Bush anti-foreclosure plan disappointing
If you're struggling to keep up with your mortgage, don't expect a lot of help from the plan President Bush announced Friday to help families avoid foreclosure and keep their homes.
The most significant part calls for the Federal Housing Administration to launch a new program called "FHA Secure."
As described by the White House, it will "help people who have good credit but who have not made all of their payments on time because of rising mortgage payments" refinance their homes with government-guaranteed loans.
That indicates the program is intended to help homeowners who have adjustable-rate loans, but can't refinance because they don't have enough equity in their home, get a new, more affordable mortgage.
Indeed, Bush said, "this means that many families who are struggling now will be able to refinance their loans, meet their monthly payments and keep their homes."
But until all the rules are released, it's impossible to tell how many homeowners might qualify for that help, and if the government guarantee will prompt lenders to refinance more loans than they will now.
FHA Secure also seems to exclude the majority of borrowers who are in trouble -- those with bad credit and the most costly, subprime loans.
Beyond that, Bush's anti-foreclosure plan:
- Called on Congress to "modernize" the FHA so that it could guarantee larger loans, and loans with smaller down payments.
- Allow homeowners forced into short-sales avoid taxes on the amount of their loan that's written off.
- Have the Department of Housing and Urban Development and Treasury Department work with community organizations and lenders "to expand mortgage financing options, identify homeowners before they face hardships, help them understand financing options, and allow them to find a mortgage product that works for them."

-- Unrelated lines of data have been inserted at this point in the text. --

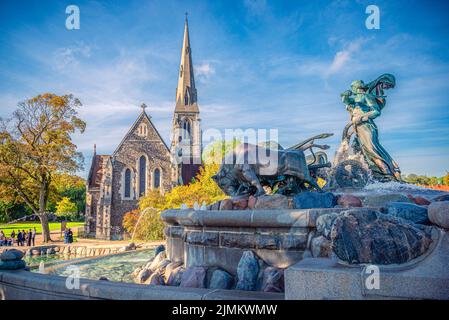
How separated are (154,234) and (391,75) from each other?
19.8 metres

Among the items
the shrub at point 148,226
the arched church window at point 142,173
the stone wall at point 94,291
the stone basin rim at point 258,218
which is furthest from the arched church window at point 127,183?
the stone wall at point 94,291

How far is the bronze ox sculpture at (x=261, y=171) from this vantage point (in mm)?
6844

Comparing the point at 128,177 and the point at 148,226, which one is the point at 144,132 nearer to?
the point at 128,177

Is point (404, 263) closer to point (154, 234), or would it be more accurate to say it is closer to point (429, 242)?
point (429, 242)

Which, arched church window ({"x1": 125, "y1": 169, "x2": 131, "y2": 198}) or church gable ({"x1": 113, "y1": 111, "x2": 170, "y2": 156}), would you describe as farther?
church gable ({"x1": 113, "y1": 111, "x2": 170, "y2": 156})

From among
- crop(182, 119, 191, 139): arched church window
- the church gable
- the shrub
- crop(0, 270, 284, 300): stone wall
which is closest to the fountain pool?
crop(0, 270, 284, 300): stone wall

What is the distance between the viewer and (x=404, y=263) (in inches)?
118

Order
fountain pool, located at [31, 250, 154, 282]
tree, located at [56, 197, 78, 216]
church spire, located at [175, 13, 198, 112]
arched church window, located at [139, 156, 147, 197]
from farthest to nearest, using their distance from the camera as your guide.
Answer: tree, located at [56, 197, 78, 216] < church spire, located at [175, 13, 198, 112] < arched church window, located at [139, 156, 147, 197] < fountain pool, located at [31, 250, 154, 282]

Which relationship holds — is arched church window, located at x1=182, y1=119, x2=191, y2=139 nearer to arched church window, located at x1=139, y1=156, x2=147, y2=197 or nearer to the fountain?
arched church window, located at x1=139, y1=156, x2=147, y2=197

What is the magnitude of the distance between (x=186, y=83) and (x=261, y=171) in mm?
49441

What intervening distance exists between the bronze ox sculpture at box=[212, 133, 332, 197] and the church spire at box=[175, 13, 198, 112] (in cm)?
4584

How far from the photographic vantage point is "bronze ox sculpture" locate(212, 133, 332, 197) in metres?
6.84

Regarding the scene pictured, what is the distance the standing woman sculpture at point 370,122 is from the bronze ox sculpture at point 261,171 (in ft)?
11.1

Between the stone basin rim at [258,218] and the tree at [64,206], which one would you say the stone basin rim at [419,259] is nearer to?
the stone basin rim at [258,218]
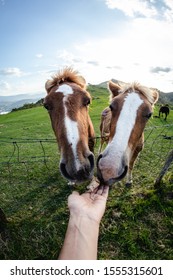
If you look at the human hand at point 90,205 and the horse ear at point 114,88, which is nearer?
the human hand at point 90,205

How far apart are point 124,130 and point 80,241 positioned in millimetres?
1757

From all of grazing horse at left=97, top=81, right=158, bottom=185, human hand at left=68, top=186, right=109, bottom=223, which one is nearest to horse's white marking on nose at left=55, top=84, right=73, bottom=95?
grazing horse at left=97, top=81, right=158, bottom=185

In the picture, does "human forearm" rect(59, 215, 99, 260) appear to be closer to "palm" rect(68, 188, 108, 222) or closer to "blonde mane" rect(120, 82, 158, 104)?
"palm" rect(68, 188, 108, 222)

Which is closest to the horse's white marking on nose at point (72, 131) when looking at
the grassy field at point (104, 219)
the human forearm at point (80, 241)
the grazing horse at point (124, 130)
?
the grazing horse at point (124, 130)

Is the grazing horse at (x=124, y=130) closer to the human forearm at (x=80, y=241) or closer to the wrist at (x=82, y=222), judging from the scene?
the wrist at (x=82, y=222)

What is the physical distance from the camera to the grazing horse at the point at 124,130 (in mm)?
3006

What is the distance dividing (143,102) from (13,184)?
208 inches

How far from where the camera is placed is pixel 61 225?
486 centimetres

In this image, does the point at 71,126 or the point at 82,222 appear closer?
the point at 82,222

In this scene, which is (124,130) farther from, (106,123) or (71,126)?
(106,123)

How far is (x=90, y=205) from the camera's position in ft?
8.87

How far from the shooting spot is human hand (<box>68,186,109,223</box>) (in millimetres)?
2492

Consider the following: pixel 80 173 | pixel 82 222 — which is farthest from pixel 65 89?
pixel 82 222
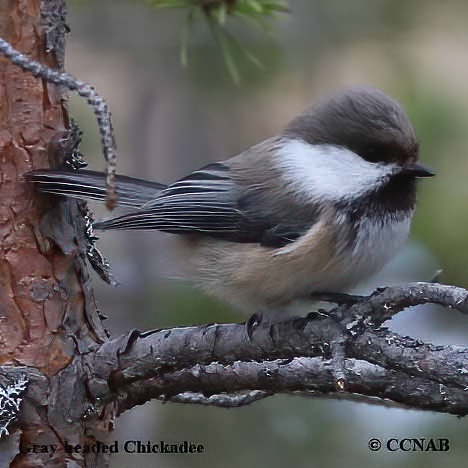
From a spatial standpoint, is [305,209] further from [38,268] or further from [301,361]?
[38,268]

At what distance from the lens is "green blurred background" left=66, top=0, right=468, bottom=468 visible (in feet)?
6.20

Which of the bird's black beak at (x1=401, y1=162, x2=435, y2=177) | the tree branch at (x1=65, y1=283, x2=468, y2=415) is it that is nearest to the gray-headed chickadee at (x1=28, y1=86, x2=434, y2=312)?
the bird's black beak at (x1=401, y1=162, x2=435, y2=177)

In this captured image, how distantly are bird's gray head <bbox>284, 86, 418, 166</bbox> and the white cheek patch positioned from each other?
0.06 ft

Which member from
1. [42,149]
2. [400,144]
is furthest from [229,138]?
[42,149]

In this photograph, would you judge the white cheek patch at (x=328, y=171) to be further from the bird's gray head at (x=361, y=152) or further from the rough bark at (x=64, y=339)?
the rough bark at (x=64, y=339)

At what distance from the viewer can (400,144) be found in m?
1.57

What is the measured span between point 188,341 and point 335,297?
39cm

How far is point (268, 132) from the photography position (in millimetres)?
2795

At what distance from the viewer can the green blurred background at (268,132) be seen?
6.20 ft

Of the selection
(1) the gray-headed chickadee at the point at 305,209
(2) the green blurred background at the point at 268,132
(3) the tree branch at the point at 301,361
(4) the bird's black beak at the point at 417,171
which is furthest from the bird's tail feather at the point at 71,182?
(4) the bird's black beak at the point at 417,171

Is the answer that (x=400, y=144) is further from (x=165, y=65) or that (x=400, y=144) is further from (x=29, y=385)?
(x=165, y=65)

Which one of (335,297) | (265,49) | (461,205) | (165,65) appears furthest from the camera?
→ (165,65)

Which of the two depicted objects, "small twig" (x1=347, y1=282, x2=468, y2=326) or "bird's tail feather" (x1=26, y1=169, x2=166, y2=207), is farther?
"bird's tail feather" (x1=26, y1=169, x2=166, y2=207)

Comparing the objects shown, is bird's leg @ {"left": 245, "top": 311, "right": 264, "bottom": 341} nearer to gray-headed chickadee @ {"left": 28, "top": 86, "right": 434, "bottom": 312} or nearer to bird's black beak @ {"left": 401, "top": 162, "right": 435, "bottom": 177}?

Raising the limit for FHA-guaranteed loans is essential. They're too low to help buyers in places where home prices have risen the most, such as California and the northeast.
But that won't help anyone facing foreclosure save their home.
Nor will changing the tax laws to exempt any benefits from a short sale from federal income taxes. A short sale is where your bank agrees to let you sell your home for less than you owe on your mortgage.
Current law requires sellers to count however much the bank writes off as income on their taxes. Not having to worry about that is great. But by the time anyone has to worry about that, they've already lost their home.
Finally, we aren't sure HUD and the Treasury can provide any meaningful help to community groups and lenders dealing with the wave of foreclosures. Friday's announcement, for example, didn't commit any money to refinance loans that banks or mortgage companies won't touch.